Does an LSTM seem like a reasonable setup for this type of input? Are there any examples of this kind of model that works with prodigy's active learning?

Thanks in advance for your thoughts.

An LSTM might work there. You might find the model defined here interesting: https://github.com/explosion/thinc/blob/master/examples/imdb_cnn.py

This creates a vector for each sentence using the CNN, parametric attention, and sum pooling. The sentence vectors are then combined into a document vector, using parametric attention and sum pooling. You could insert a BiLSTM layer (or another CNN block) after the foreach(sent2vec) layer. This is basically the Hierarchical Attention Networks model of Liang et al (2016), summarised here: https://explosion.ai/blog/deep-learning-formula-nlp

I added a comment showing where to insert the CNN block. You can import the BiLSTM with from thinc.t2t import BiLSTM. You should use the BiLSTM implementation in thinc with care though — it’s not very well tested, so I’m not sure it’s fully correct. It’s also probably fairly inefficient compared to other libraries, although I’m not sure.

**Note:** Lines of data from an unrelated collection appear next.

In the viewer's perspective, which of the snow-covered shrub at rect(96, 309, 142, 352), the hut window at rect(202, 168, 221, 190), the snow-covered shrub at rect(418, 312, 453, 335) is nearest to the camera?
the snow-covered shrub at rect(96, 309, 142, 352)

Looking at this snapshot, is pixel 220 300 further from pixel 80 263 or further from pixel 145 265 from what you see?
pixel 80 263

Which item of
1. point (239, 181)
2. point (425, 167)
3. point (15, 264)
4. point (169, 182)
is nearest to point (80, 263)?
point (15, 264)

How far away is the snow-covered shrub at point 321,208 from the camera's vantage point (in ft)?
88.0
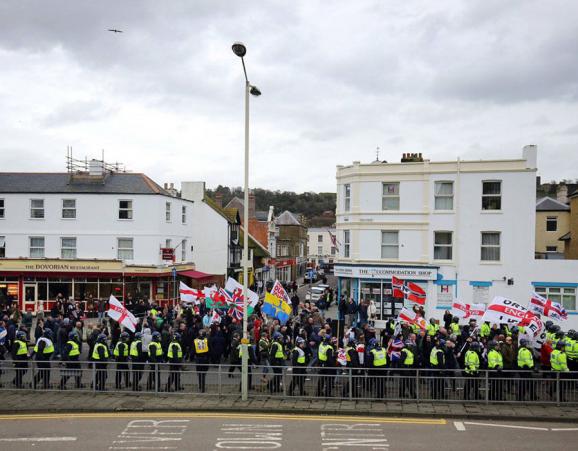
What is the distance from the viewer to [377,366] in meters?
15.0

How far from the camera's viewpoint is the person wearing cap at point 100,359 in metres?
15.3

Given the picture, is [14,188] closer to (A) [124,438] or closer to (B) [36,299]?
(B) [36,299]

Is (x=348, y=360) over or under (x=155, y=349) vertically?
under

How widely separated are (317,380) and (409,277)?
16.2m

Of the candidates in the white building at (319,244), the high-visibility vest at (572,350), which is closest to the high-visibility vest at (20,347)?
the high-visibility vest at (572,350)

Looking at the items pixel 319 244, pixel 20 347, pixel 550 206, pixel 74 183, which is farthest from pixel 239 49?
pixel 319 244

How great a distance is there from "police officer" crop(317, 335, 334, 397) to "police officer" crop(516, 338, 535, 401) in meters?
4.74

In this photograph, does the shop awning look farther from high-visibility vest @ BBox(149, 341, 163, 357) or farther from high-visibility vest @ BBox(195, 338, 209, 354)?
high-visibility vest @ BBox(149, 341, 163, 357)

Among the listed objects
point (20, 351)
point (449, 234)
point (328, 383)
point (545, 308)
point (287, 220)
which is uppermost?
point (287, 220)

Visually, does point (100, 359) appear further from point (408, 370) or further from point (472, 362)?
point (472, 362)

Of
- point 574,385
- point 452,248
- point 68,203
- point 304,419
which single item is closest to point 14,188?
point 68,203

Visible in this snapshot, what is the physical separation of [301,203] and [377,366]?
11862 centimetres

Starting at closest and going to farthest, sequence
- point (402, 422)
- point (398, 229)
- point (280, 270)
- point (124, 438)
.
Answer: point (124, 438) → point (402, 422) → point (398, 229) → point (280, 270)

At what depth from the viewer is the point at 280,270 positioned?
67.7m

Awesome, I'll poke at it for a while and then try to apply it to my existing dataset.

I appreciate the pointers, thanks!

So I’ve managed to get the cnn.py file to train on my existing dataset, and I have two questions:

  1. do you have any recommendations on how to debug a thinc model? I’m getting shape errors when trying to insert the BiLSTM, and I don’t have an intuition for what the data/shape is at various steps in the model. Maybe a clever debug layer you can insert in the model at various places or some such?

  2. Is there supposed to be an easy way to extend the prodigy TextClassifier with a custom thinc.neural.Model? I’ve mostly reproduced what I guess is the implementation of the prodigy TextClassifier class, with the model from cnn.py mixed in, but it feels like I’m producing a lot of unnecessary code (e.g. to print the training stats, drive the training loop, etc.)

do you have any recommendations on how to debug a thinc model?

This is the fault of the BiLSTM layer, which as I said is a bit unloved -- most of the others have nice shape checks :(. The BiLSTM outputs at 2*width, and the residual layers require input width == output width. The simplest solution will be to use 2*width in the subsequent layers.

As a general tip for debugging: you can always wrap any function in thinc.api.layerize, like this:

@layerize
def printer(inputs, drop=0.):
    print(inputs)
    def print_gradient(d_inputs, sgd=None):
        print(d_inputs)
    return inputs, d_inputs

This will give you a Thinc model you can insert anywhere, to spy on what's going on. I often insert these to monitor the mean and variance of the activations and gradients. Doing this on every 100 updates is good. You want to look for neurons that have 0 variance (i.e. they're always the same value). You also want to check whether the means are increasing, or remaining stable.

Is there supposed to be an easy way to extend the prodigy TextClassifier with a custom thinc.neural.Model?

Either create a subclass that overwrites the .Model() method, which creates the model, or pass in the model when creating the class.

You can also assign to textcat.model if that's easier. After you create the textcat object, textcat.model should have the value True (that's the deault in the __init__(). It then calls .Model() during .begin_training(), .from_bytes() or .from_disk(), but only if textcat.model is set to True.

Because the model is created late, rather than during __init__(), it's easy to assign a different model instead.

A more general comment:

One of our next priorities is to finish writing wrappers for other libraries, so that you can use a PyTorch or Tensorflow model within spaCy and Prodigy. You'll also be able to plug a model for one of these libraries into a Thinc model, or even wire together networks from two libraries. Personally I'm very excited to try using XGBoost in some of my models. I think the academic community has been biased against it, especially in NLP.

We're very anxious to avoid a lock in effect, where people would rather use a different machine learning library but feel they're stuck with ours. The last thing we want to do is spend our time replacing things people are already happy with!